From Charles Hugh Smith “How Much Longer Can We get Away With It?

“No doubt the Romans said, “It can’t happen here” – but they were wrong.”



  1. Official national debt rises 8.8% per year. Fact.
  2. Government expenses rise about 4.6% per year. Fact.
  3. National debt and expenses rise less rapidly when interest rates are low and declining. Fact.
  4. Interest rates bottomed 22 months ago for the 10 Year Note and before that on shorter durations. Fact.
  5. Assume the interest rate that the U.S. pays on official debt rises for seven more years at twice the rate (0.33%/year x 2 = 0.66%/year) that it declined since 2000. By mid-2025 the average rate will be over 8%, which is NOT historically high.
  6. Interest rates on the 10 Year Note fell 0.33% per year for 16 years since 2000. They have risen by 0.9% per year for 22 months since mid-2016. Fact
  7. As rates rise the debt accelerates higher. By 2025 the debt could be $39 trillion with annual interest payments more than $3 trillion. Insane!
  8. Annual government expenses, pushed higher by interest payments, could reach $9 trillion in 2025. Interest as a percent of expenses would be around 35%. Unsustainable!
  9. The purchasing power of the dollar will be small and consumer prices will be much higher.
  10. With a $39 trillion debt, huge interest payments, and a large debt to GDP ratio the dollar would be terminally weak. Ten thousand dollar gold (or far more), continual debt monetization, severe inflation and hyperinflation are believable in that scenario.


  • OPTION ONE: The Fed monetizes debt and trashes the dollar. Consumer price inflation surges higher.
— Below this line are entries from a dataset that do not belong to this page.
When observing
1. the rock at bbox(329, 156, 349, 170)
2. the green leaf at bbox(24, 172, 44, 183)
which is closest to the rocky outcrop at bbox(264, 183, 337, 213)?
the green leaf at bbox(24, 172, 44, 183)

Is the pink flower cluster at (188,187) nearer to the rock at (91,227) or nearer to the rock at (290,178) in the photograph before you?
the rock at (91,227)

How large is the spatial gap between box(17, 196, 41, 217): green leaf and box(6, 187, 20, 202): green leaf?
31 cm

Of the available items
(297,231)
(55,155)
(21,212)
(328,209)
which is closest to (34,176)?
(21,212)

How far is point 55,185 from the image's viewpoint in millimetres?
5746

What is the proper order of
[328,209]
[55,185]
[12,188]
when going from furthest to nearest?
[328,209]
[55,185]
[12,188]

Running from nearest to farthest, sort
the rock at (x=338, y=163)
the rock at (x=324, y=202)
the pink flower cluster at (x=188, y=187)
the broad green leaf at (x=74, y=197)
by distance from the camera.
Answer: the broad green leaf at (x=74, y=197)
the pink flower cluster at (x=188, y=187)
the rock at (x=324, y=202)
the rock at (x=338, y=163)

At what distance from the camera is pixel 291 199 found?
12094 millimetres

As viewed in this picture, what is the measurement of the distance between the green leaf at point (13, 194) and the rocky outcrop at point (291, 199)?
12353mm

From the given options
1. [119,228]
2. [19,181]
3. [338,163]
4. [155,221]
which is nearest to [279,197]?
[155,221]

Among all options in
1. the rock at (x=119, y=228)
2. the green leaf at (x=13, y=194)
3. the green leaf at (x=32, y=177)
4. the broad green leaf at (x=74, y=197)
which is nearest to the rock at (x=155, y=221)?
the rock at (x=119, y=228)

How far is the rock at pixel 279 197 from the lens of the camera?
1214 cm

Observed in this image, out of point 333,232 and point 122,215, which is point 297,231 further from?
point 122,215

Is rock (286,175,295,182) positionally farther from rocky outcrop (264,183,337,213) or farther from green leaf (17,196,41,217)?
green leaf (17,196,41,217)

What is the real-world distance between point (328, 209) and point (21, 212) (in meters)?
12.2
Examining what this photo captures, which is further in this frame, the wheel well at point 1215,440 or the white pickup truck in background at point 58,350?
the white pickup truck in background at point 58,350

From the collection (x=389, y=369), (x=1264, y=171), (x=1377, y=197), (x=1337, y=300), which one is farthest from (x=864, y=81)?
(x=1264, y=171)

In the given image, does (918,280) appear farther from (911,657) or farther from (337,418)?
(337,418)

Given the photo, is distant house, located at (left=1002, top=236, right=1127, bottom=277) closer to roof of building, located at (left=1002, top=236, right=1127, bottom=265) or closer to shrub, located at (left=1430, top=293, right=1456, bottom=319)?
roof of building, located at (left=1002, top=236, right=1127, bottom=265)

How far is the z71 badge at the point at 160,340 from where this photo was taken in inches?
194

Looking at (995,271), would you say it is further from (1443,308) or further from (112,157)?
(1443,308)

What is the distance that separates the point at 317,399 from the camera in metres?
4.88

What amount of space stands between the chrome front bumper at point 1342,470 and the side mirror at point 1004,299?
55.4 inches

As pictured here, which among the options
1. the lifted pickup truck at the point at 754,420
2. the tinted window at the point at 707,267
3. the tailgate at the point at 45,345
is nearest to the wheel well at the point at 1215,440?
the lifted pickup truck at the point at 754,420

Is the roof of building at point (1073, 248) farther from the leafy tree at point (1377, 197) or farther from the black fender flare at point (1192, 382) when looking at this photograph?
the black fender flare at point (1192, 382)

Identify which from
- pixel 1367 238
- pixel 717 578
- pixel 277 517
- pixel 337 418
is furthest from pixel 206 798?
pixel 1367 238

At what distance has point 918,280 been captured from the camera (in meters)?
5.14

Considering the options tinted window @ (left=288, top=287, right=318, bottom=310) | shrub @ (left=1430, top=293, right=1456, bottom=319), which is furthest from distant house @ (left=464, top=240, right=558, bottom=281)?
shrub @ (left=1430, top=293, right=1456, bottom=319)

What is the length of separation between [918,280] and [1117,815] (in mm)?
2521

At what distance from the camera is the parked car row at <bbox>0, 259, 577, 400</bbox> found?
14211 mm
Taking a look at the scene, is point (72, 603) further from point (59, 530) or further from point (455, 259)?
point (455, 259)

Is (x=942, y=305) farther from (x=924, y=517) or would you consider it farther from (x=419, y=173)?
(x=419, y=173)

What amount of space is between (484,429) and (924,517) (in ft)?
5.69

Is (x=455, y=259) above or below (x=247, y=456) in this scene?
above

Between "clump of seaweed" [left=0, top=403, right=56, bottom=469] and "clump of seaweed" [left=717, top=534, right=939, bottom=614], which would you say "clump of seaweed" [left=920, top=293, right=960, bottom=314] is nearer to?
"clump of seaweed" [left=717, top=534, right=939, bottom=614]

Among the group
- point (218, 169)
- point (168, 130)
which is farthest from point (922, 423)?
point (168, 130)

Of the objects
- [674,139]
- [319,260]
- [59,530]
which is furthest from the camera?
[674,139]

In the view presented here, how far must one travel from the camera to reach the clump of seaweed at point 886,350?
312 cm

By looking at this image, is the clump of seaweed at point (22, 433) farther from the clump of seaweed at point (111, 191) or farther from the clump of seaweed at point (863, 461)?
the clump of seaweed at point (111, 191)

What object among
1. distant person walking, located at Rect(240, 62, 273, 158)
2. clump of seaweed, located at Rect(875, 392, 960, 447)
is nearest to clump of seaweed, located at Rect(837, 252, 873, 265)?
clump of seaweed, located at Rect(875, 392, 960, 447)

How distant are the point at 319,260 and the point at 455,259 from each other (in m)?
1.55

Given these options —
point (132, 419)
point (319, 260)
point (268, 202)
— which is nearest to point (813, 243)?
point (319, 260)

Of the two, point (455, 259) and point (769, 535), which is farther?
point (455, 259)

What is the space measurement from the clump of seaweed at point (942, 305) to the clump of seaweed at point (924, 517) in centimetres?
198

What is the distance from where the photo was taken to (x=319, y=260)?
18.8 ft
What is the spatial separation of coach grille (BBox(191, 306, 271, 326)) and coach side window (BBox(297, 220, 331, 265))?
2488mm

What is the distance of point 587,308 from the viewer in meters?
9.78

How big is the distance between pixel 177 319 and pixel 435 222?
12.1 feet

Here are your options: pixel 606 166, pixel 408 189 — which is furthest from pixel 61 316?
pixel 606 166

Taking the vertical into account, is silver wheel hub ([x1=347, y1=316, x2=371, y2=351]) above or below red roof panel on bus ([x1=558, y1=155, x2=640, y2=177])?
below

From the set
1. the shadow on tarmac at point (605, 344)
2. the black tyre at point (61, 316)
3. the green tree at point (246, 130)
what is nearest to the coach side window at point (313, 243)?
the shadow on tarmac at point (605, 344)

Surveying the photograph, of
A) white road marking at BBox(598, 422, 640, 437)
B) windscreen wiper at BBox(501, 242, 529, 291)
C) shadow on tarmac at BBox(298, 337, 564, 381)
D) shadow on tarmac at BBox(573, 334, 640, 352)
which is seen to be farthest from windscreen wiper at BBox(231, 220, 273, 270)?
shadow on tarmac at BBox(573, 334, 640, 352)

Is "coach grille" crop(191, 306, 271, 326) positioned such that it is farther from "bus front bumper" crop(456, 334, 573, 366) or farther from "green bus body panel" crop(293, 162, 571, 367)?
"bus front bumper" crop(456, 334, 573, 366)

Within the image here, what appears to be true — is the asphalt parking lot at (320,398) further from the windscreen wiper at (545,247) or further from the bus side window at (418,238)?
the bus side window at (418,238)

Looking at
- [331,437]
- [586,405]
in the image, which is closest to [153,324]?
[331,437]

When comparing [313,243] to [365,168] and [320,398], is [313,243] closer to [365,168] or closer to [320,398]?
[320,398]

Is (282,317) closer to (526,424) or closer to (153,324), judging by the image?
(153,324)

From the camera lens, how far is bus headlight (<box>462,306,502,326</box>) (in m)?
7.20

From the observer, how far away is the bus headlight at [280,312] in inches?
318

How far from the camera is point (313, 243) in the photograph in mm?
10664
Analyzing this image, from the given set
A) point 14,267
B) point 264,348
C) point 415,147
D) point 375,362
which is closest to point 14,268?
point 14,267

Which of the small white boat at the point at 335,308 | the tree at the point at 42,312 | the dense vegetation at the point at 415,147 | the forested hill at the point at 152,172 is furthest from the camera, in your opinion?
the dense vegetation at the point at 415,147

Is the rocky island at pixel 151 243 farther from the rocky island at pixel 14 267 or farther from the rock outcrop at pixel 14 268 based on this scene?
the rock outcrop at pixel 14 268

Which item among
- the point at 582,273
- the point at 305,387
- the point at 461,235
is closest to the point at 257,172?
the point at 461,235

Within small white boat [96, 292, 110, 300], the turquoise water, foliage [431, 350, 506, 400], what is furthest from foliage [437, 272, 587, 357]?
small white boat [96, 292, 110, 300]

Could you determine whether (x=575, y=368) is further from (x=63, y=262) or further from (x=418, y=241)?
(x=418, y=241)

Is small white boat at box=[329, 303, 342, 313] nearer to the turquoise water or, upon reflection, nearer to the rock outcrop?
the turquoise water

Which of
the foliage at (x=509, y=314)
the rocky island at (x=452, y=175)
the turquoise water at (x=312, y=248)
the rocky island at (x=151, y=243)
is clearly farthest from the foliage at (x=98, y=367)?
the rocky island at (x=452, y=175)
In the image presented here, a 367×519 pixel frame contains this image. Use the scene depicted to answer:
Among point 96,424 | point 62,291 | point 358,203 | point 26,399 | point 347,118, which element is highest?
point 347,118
Interest rates might stay low and stock market prices might stay high. Many suspect this scenario is preferred by the political and financial elite.
  • OPTION TWO: Interest rates increase. Severe inflation or hyperinflation will occur, and a weak dollar, higher prices, huge debt and interest payments are inevitable. Expect a reset.
  • OPTION THREE: Someone starts a global war and survival, not our self-created economic trauma, becomes important.


  • If the Fed keeps interest rates low—more of the same financial repression—debt and expenses might take longer to become unsustainable but the dollar must be sacrificed. Higher prices for everything are inevitable.
  • If interest rates rise to normal levels, debt and interest expenses will reach unbelievable levels. Expect a weaker dollar, higher prices, social trauma and a reset.
  • The above is basic spreadsheet mathematics based on multi-decade trends in debt, spending, deficits, and interest rates. Others in government know and understand the unsustainability of the debt problem. Since politicians have not proposed a solution, no politically acceptable alternatives exist. Grim consequences are forthcoming!

Gold and silver will do well under option one – trash the dollar.

Gold and silver will do well under option two – hyper-inflationary debt, monetization, expenses, and massive interest payments.

Are you prepared for the consequences of exploding national debt, huge interest payments, and “out-of-control” spending?